Another example from the BBC from to the Coronavirus story from March 2020. In this part of the story the data is the story. The incidence, spread and severity of the virus is what the audience is most interested in, and the BBC wants to illustrate and evidence all of this in this report.
They cut back to the presenter in the studio standing in front of a headline slide with the title ‘Coronavirus, who is at risk?’ The title morphs smoothly into a data slide once we have read it (3 seconds) and the presenter allows it to happen without referring to it directly.

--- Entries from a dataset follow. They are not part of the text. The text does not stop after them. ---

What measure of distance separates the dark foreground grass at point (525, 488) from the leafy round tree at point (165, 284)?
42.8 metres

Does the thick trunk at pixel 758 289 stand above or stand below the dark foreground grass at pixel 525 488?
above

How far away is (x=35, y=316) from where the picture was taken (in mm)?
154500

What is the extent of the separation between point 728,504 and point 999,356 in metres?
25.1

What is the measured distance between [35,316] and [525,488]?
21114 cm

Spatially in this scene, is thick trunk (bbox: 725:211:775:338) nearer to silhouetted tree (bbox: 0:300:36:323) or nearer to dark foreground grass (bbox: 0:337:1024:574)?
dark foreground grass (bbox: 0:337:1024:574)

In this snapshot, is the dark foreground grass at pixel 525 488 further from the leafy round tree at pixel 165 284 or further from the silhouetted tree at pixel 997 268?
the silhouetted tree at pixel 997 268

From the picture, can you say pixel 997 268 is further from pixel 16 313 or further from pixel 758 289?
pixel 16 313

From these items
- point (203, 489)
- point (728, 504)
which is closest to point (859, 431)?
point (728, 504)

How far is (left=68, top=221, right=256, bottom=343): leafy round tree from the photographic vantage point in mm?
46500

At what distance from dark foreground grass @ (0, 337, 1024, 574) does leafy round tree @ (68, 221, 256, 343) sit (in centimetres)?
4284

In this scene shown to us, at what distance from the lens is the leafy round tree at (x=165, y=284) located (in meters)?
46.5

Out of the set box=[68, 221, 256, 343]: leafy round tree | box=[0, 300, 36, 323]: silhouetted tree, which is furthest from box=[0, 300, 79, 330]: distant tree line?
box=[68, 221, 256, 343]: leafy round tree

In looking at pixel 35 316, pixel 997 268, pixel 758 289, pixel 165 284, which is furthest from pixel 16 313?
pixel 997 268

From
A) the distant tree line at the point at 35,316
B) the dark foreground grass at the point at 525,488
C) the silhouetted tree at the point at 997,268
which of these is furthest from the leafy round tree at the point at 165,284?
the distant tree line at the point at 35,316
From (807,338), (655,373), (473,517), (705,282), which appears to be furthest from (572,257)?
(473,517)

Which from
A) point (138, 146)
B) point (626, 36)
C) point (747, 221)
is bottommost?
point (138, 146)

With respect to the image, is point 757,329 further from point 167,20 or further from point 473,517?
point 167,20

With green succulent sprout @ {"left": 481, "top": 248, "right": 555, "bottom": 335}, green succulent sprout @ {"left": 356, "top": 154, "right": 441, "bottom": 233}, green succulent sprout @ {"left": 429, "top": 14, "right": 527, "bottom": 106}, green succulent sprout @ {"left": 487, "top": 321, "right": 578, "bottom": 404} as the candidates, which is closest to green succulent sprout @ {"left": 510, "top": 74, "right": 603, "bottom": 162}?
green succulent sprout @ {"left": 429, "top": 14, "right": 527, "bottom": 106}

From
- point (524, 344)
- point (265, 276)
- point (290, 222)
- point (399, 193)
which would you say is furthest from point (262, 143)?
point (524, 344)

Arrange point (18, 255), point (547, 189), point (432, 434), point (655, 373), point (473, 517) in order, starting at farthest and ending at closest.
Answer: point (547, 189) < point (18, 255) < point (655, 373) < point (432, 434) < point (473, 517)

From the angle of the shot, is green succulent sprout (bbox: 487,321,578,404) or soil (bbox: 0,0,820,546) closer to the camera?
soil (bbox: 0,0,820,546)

As an audience we listen to her introductory sentence in which she says the words, ‘Some people are far more at risk than others…’ and as she finishes these words another headline appears on the slide that says ‘Death Rate’, and gives the source of the data in writing as the presenter says, ‘A recent study from the Centre for Disease Control in China…’ and then explains that the elderly are much more likely to die, which the ever present data bars show very clearly. Notice that the presenter never refers to the specific numbers in her presentation. She doesn’t need to. Why? Because we have seen them already and can look at the data, understand them and then focus back on the speaker without any confusion.
Simple, effective storytelling is enhanced by using simple, clear slides. We have seen some first-class examples of how to do it from masters at visual communication from Apple and the BBC. The ‘rules’ for creating better visuals are easy to understand and easy to follow whatever slide software we use.